# ML Kaggle Competition

In [1]:
import csv
import numpy as np
import pandas as pd
import random

train = pd.read_csv('data.csv', sep=",")
train_data = train.iloc[:,:-1]
train_labels = train.iloc[:,-1]

test_data = pd.read_csv('quiz.csv', sep=",")

all_data = pd.concat([train_data, test_data])
train_obs = len(train_data)
test_obs = len(test_data)

# Change dtype of categorical columns
categorical_columns = ['0','5','7','8','9','14','16','17','18','20','23','25','26','56','57','58']
for i in range(0,len(categorical_columns)):
    all_data[categorical_columns[i]] = all_data[categorical_columns[i]].astype('category')

▶ **Records supplied**
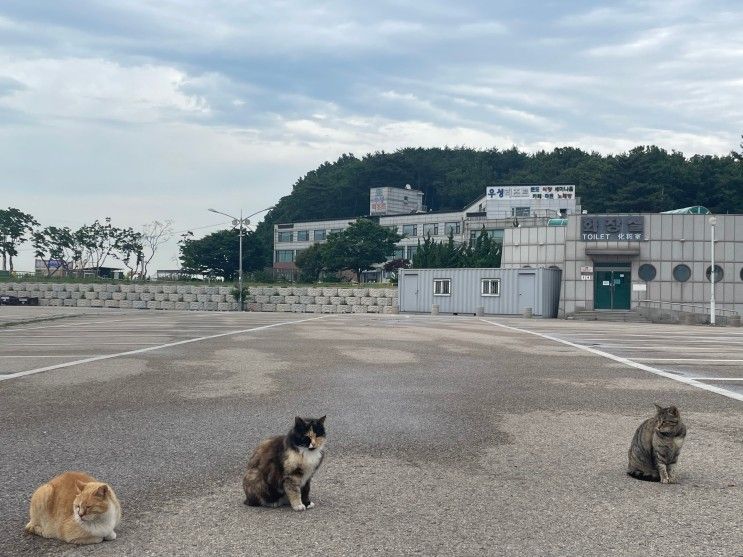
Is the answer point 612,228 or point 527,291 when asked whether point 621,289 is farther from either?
point 527,291

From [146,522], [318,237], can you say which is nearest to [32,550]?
[146,522]

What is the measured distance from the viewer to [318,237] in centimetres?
12188

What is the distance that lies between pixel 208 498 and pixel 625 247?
4689cm

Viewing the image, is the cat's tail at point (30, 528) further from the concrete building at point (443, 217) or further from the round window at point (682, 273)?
the concrete building at point (443, 217)

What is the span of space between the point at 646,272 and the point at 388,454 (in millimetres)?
45282

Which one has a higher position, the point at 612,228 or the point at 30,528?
the point at 612,228

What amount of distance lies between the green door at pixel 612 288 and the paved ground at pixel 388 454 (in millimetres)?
34599

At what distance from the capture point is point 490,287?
52.8 metres

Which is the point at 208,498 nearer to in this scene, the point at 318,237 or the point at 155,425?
the point at 155,425

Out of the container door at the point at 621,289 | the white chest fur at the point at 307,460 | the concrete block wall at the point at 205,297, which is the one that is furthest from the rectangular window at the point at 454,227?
the white chest fur at the point at 307,460

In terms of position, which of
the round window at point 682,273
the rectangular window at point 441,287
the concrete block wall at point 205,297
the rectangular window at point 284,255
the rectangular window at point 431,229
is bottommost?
the concrete block wall at point 205,297

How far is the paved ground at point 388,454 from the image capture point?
5.27 meters

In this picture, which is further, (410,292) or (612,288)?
(410,292)

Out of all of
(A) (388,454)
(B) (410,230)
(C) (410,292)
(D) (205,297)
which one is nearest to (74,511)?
(A) (388,454)
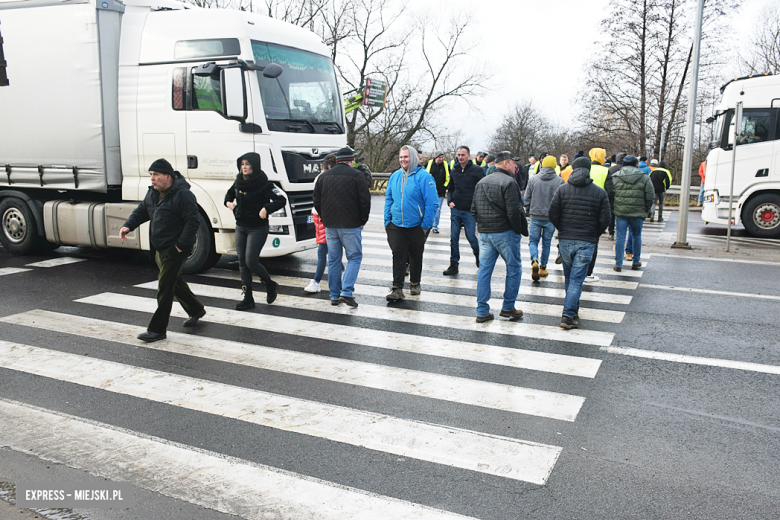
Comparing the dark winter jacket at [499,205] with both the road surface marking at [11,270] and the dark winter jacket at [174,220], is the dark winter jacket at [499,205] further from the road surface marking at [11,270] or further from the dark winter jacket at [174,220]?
the road surface marking at [11,270]

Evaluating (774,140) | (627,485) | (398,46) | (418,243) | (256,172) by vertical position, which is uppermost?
(398,46)

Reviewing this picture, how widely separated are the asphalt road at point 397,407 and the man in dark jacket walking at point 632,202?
200 centimetres

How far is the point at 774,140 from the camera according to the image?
45.8ft

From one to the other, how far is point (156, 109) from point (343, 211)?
3.52m

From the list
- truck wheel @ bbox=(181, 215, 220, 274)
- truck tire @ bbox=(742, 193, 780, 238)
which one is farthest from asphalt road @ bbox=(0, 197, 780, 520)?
truck tire @ bbox=(742, 193, 780, 238)

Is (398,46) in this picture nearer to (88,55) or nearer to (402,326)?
(88,55)

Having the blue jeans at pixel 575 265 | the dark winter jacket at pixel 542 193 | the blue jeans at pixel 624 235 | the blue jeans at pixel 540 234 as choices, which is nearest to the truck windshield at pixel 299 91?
the dark winter jacket at pixel 542 193

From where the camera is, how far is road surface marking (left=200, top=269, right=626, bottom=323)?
7.39m

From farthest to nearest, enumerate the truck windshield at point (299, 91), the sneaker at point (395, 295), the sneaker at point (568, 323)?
the truck windshield at point (299, 91)
the sneaker at point (395, 295)
the sneaker at point (568, 323)

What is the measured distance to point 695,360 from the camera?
5711mm

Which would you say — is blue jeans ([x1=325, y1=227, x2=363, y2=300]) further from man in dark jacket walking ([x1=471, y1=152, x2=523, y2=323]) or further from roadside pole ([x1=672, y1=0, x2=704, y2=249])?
roadside pole ([x1=672, y1=0, x2=704, y2=249])

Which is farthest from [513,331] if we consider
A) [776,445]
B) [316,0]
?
[316,0]

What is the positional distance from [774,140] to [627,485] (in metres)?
13.4

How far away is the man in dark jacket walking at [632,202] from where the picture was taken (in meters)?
9.77
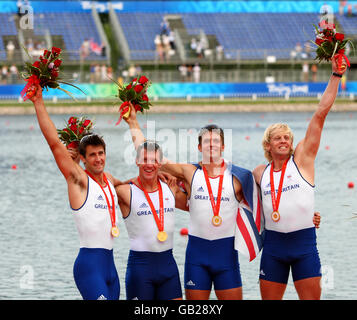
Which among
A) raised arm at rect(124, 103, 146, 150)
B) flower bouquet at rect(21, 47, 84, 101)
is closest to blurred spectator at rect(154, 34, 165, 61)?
raised arm at rect(124, 103, 146, 150)

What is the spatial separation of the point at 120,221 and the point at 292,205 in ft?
40.7

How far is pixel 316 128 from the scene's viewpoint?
8250 millimetres

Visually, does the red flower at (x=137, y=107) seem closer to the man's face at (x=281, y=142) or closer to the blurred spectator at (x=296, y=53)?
the man's face at (x=281, y=142)

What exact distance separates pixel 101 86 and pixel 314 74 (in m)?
15.1

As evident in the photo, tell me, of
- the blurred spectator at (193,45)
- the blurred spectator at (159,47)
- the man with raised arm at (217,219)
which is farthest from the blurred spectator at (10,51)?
the man with raised arm at (217,219)

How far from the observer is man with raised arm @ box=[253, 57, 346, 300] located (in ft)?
27.2

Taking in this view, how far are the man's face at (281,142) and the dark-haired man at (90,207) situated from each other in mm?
1710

▶ **Work to complete**
#1 Do the following statements agree with the Kaggle notebook code? Answer each with yes or no, and quote the deciding words of the code exactly.
(a) The training data is loaded from a file named data.csv.
(b) The labels are taken from the last column of the training data.
(c) The listed categorical columns are converted to a floating-point dtype.
#2 Reproduce the Kaggle notebook code verbatim, copying everything from "train_data = train.iloc[:,:-1]" down to "all_data = pd.concat([train_data, test_data])".

▶ **The solutions**
#1
(a) Yes: "train = pd.read_csv('data.csv', sep=",")"
(b) Yes: "train_labels = train.iloc[:,-1]"
(c) No: "all_data[categorical_columns[i]] = all_data[categorical_columns[i]].astype('category')"

#2
train_data = train.iloc[:,:-1]
train_labels = train.iloc[:,-1]

test_data = pd.read_csv('quiz.csv', sep=",")

all_data = pd.concat([train_data, test_data])